*** Opening EXTRACTED TEXT ***

Beth Rishon walks against Parkinson’s
Steve Sorkenn knew that he was in for trouble when his left hand started trembling uncontrollably as he lifted a coffee mug at a meeting 18 years ago.
Though he was a publishing exec at the time for Medical Economics, he had been trained as a pharmacist, and with a little self-diagnosis, he was pretty sure that he had Parkinson’s disease.
Steve Sorkenn, who has had Parkinson’s for 18 years, helped organize the walk that will benefit the Fox Foundation.
"I knew too much for my own good," he said of Parkinson’s disease, a chronic central nervous system disorder that essentially limits the amount of dopamine that the body produces. Dopamine is the substance transmitted from the brain through the spinal chord that tells muscles how to move. The lack of dopamine makes movement difficult, and the condition gets progressively worse until Parkinson’s patients can no longer swallow, and eventually die.

*** Closing EXTRACTED TEXT ***

ASSIGNED TASK A:
Answer these from the Parkinson's walk article:
(i) Which publication was Steve Sorkenn a publishing executive for?
(ii) What incident 18 years ago made him realize he was in for trouble?
(iii) Which foundation will benefit from the walk?
ASSIGNED TASK B:
According to the Parkinson's walk article, why do people with Parkinson's disease find movement difficult? Answer in one to three sentences.

*** Opening DATA LISTING ***

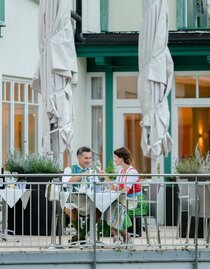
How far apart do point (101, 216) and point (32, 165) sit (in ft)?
10.6

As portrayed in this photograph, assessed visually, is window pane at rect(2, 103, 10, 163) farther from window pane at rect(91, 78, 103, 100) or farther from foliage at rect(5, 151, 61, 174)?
foliage at rect(5, 151, 61, 174)

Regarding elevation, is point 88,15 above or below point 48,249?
above

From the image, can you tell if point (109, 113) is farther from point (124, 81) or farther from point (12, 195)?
point (12, 195)

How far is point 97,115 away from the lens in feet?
91.6

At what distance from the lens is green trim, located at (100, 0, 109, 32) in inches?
1105

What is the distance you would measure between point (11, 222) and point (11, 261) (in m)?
2.00

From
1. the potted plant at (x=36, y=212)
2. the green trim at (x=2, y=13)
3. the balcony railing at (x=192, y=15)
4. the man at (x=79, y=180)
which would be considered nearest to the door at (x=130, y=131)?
the balcony railing at (x=192, y=15)

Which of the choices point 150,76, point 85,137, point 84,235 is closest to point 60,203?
point 84,235

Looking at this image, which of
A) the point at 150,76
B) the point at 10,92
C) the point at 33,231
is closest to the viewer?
the point at 33,231

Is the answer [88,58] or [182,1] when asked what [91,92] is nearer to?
[88,58]

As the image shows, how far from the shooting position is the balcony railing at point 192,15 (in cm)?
2758

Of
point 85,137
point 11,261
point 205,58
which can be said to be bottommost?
point 11,261

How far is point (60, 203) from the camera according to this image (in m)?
17.4

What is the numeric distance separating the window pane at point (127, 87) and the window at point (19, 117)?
2.28 m
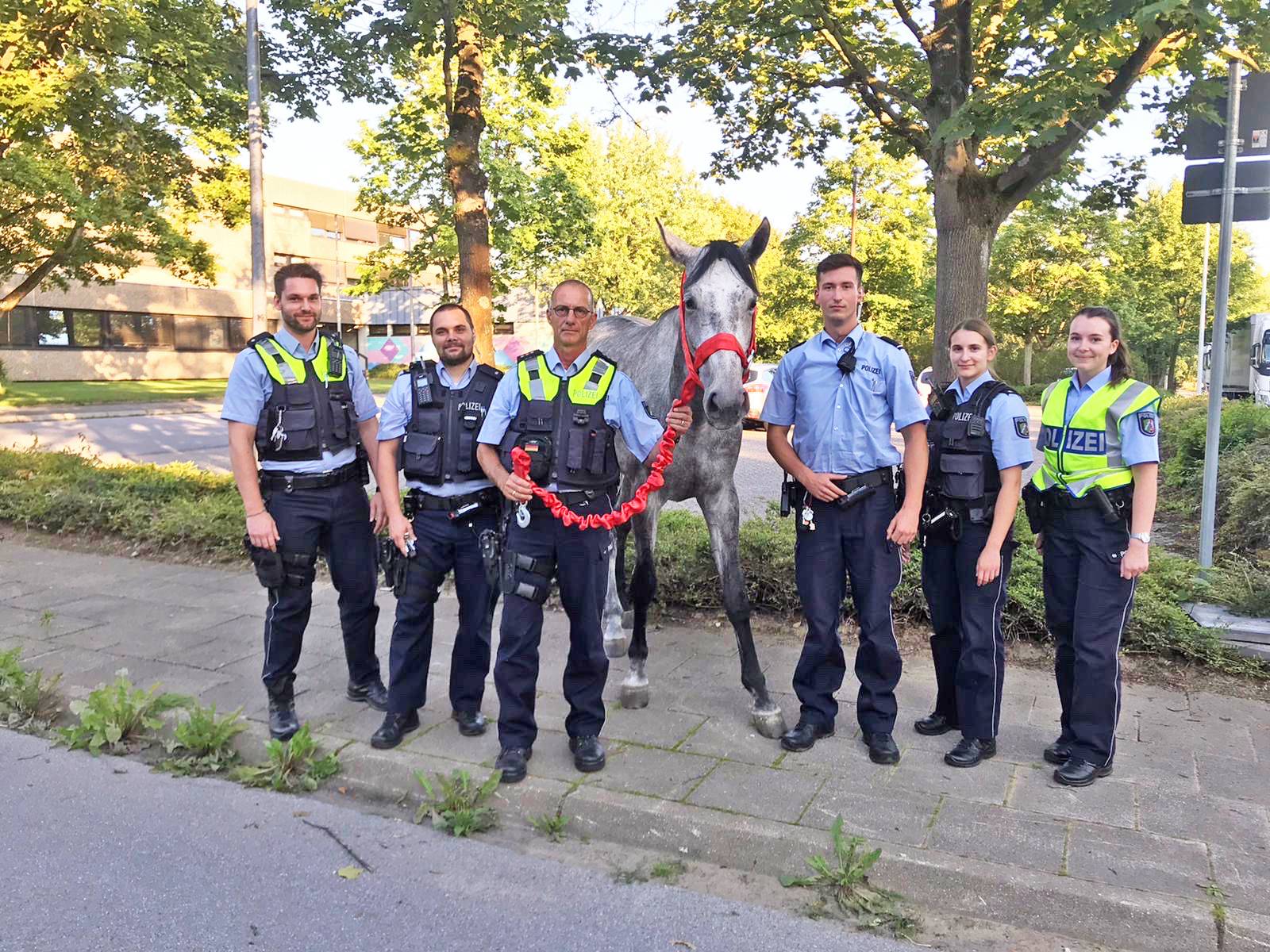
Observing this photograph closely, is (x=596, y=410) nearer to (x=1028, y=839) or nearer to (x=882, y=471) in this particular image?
(x=882, y=471)

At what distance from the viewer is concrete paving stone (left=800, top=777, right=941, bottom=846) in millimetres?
3506

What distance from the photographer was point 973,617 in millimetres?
4078

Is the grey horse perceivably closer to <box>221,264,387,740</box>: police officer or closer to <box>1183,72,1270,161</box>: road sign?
<box>221,264,387,740</box>: police officer

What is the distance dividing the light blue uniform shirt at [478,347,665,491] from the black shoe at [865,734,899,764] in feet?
5.52

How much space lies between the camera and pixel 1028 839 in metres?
3.42

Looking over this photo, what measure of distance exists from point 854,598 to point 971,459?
2.68 ft

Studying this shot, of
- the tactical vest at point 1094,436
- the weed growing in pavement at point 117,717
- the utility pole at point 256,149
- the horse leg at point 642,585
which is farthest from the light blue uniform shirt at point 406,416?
the utility pole at point 256,149

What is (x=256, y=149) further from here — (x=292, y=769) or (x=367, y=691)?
(x=292, y=769)

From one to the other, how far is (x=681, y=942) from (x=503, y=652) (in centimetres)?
147

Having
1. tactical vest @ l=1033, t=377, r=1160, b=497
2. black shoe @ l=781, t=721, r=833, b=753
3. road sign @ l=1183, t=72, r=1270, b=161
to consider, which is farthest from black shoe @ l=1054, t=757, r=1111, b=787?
road sign @ l=1183, t=72, r=1270, b=161

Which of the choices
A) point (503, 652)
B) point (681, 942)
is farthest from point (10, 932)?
point (681, 942)

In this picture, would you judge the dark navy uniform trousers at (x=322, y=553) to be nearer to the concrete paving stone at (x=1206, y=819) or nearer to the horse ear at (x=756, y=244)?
the horse ear at (x=756, y=244)

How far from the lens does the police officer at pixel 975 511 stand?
3.94 metres

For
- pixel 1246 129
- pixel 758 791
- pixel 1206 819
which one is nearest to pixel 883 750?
pixel 758 791
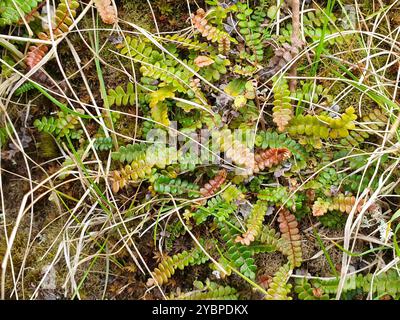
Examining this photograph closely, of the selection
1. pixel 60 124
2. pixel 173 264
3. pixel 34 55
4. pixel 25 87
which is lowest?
pixel 173 264

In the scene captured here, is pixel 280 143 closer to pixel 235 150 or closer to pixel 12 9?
pixel 235 150

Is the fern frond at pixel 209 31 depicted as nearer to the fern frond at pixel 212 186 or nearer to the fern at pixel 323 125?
the fern at pixel 323 125

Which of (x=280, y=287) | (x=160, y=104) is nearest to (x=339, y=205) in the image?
(x=280, y=287)

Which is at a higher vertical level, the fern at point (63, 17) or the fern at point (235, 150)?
the fern at point (63, 17)

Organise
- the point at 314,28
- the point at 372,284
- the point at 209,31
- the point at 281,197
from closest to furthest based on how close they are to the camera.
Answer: the point at 372,284 → the point at 281,197 → the point at 209,31 → the point at 314,28

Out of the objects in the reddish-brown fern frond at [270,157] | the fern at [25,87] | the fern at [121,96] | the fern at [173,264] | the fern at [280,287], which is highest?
the fern at [25,87]

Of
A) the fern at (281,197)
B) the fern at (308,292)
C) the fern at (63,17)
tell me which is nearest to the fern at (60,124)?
the fern at (63,17)

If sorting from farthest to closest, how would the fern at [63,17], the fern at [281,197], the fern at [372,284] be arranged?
the fern at [63,17], the fern at [281,197], the fern at [372,284]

*** Closing DATA LISTING ***

TASK OUTPUT A:
(i) Medical Economics.
(ii) His left hand started trembling uncontrollably as he lifted a coffee mug at a meeting.
(iii) The Fox Foundation.

TASK OUTPUT B:
Parkinson's disease limits the amount of dopamine the body produces. Dopamine is the substance that tells muscles how to move. Without enough of it, movement becomes difficult.